The task – Reproduce everything from the line containing "Which one of" down to the end of the records, replacing "furthest" with "farthest" and leaving all else unchanged.
***** Working data *****
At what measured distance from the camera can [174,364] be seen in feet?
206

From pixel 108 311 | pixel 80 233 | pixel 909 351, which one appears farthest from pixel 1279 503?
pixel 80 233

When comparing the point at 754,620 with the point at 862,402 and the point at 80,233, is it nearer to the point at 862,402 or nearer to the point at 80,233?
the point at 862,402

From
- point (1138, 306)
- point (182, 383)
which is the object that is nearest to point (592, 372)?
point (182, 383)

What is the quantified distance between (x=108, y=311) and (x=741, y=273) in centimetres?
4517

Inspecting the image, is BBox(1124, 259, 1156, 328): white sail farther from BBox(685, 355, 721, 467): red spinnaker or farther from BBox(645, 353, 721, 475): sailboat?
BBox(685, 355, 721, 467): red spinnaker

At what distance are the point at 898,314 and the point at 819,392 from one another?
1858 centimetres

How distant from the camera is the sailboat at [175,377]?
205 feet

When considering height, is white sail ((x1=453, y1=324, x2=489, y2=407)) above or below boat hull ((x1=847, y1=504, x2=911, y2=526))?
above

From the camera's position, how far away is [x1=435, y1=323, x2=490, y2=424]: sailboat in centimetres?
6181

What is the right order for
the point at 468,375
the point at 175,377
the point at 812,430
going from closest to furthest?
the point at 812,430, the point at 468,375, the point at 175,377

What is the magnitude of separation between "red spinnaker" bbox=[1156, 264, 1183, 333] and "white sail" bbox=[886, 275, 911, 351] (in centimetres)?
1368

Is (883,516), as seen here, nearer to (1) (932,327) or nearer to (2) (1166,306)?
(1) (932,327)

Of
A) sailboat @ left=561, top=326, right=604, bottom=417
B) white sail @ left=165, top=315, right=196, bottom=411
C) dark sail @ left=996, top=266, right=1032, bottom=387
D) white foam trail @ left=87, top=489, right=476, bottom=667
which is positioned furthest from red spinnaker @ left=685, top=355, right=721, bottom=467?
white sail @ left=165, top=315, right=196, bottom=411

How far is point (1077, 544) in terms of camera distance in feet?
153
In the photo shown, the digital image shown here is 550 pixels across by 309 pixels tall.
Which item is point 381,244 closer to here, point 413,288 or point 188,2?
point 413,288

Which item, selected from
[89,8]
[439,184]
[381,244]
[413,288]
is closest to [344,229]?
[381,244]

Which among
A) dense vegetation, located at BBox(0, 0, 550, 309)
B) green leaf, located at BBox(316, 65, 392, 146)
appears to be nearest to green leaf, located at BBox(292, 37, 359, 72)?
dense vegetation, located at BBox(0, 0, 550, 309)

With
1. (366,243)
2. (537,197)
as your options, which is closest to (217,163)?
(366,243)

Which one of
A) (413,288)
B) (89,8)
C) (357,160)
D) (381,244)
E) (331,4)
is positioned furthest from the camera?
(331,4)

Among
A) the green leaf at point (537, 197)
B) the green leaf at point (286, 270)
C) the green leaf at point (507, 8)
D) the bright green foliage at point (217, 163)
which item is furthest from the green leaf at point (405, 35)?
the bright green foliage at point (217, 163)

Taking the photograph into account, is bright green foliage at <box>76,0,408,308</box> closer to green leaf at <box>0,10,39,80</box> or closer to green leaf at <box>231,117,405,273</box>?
*****
The response –
Which one of
A) (413,288)
B) (89,8)
C) (357,160)
D) (381,244)
E) (331,4)
is positioned farthest from the camera?
(331,4)

Among
A) the green leaf at point (537, 197)
B) the green leaf at point (286, 270)
C) the green leaf at point (507, 8)
D) the bright green foliage at point (217, 163)
which item is farthest from the green leaf at point (405, 35)?
the bright green foliage at point (217, 163)

Taking the photograph into account, is bright green foliage at <box>76,0,408,308</box> closer to green leaf at <box>0,10,39,80</box> or closer to green leaf at <box>231,117,405,273</box>?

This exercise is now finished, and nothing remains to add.